Questo vuol dire che, a un certo punto, il birrificio non è più riuscito a giustificare la propria esistenza soltanto nell’ottica della sussistenza dei monaci. Un aspetto che può fare un certo effetto, ma che va considerato anche in rapporto alle dimensioni non indifferenti della sede produttiva: un impianto da circa 60 ettolitri sviluppato su una superficie di oltre 3.000 mq, numeri che hanno sicuramente avuto un impatto importante sulla sostenibilità del birrificio.
Sul sito web www.spencerbrewery.com è infatti possibile verificare l’ampiezza della produzione, ben superiore a quella di quasi tutti i birrifici trappisti del mondo: la gamma si compone di tre birre base (Trappist Ale, Trappist Holiday Ale e Trappist Monk’s Reserve Ale), cinque birre di stampo americano (due IPA, un’Imperial Stout, una Pils e una Vienna) e due birre appartenenti alla serie speciale con frutta (Peache Saison e Grapefruit IPA).
Alla luce di quanto annunciato la scorsa settimana, come era possibile tanto fermento produttivo? Si trattava del riflesso di una situazione molto favorevole per i birrifici trappisti che è mutata, in modo repentino, con l’avvento della pandemia: a questo si univa il tentativo, frenetico e mai riuscito, di fare breccia sul mercato birrario degli Stati Uniti.
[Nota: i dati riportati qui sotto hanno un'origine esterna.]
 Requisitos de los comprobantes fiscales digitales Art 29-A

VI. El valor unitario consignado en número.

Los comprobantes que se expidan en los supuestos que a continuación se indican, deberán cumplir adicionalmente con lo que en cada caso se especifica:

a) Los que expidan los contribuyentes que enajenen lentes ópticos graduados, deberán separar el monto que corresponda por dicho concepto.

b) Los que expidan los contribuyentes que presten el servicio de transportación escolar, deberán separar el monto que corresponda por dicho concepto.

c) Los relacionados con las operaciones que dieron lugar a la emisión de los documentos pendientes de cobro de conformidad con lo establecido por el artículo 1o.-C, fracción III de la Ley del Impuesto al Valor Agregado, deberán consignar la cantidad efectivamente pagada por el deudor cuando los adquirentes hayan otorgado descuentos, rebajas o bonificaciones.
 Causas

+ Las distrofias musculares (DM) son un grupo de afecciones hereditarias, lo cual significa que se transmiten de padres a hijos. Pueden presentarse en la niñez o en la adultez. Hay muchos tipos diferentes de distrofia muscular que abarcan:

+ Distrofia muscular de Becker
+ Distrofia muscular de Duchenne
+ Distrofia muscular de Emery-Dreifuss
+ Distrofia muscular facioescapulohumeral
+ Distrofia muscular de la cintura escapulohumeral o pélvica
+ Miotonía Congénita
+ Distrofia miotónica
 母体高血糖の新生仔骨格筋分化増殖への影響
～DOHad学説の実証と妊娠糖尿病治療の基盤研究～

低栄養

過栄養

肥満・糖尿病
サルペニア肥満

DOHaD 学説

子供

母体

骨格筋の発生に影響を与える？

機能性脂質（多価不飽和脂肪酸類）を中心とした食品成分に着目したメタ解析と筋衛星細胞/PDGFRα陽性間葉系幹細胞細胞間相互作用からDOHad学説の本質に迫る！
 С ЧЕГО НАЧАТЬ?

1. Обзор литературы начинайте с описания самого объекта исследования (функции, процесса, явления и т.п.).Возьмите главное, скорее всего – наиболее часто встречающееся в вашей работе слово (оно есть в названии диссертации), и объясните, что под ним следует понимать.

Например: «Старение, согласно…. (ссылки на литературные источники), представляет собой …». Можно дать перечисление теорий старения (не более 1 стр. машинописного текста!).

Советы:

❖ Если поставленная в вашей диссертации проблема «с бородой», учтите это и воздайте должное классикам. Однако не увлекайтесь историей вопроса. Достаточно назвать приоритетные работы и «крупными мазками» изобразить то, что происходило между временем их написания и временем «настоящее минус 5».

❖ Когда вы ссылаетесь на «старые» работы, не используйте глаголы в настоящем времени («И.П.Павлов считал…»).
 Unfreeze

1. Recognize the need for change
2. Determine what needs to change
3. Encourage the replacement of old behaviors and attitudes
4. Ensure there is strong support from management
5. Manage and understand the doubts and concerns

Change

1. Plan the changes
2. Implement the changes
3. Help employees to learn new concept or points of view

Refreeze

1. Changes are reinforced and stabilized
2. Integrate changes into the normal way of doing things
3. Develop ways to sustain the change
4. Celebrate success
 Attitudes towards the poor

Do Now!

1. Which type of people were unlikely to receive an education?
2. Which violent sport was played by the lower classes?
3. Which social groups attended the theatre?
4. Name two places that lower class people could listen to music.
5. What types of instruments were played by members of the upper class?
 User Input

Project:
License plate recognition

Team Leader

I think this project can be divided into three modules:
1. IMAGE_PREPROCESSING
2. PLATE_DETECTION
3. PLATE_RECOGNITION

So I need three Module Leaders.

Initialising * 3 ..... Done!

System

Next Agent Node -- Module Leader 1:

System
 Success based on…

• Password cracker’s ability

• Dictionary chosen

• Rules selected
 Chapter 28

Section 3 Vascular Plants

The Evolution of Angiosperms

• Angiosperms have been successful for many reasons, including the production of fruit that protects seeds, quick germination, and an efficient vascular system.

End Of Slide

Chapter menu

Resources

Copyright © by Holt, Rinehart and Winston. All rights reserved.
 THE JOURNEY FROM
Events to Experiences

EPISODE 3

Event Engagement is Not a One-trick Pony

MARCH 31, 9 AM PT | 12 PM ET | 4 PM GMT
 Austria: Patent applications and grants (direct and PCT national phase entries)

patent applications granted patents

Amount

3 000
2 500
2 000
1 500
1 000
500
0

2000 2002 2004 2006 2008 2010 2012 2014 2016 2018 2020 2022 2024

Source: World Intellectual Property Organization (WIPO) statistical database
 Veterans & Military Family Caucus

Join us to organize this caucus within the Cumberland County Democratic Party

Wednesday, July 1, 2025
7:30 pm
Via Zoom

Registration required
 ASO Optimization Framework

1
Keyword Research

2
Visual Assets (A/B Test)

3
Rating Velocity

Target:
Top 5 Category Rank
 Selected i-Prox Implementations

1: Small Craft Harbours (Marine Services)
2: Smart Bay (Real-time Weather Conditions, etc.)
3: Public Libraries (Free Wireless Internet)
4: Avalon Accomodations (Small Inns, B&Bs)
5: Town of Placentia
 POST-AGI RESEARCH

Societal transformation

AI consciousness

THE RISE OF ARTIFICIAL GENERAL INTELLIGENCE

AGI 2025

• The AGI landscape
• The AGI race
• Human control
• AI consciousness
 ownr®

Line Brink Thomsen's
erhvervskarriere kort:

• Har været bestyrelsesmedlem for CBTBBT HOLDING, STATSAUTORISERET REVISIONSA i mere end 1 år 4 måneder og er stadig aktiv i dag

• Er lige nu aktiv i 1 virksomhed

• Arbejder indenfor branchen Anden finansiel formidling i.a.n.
Negli ultimi anni, in Europa, sono nati nuovi birrifici trappisti, sono state lanciate birre inedite e annunciate diverse collaborazioni e novità: tutti elementi che forniscono l’idea di un ambiente in evoluzione e in salute. Questi celano però l’aspetto più importante: quello della birra trappista è un microcosmo vulnerabile, basato su equilibri spesso precari e regole ferree.
Tali caratteristiche hanno permesso che questa antica tradizione sia arrivata intatta fino ai nostri giorni, ma di contro espone tutto l’ambiente alle fluttuazioni del mercato e ai cambiamenti sociali. La birra trappista mantiene la propria identità anche per le sue debolezze: la speranza, per gli amanti di questa tipologia brassicola, è che queste non diventino dominanti a causa dei tempi che cambiano.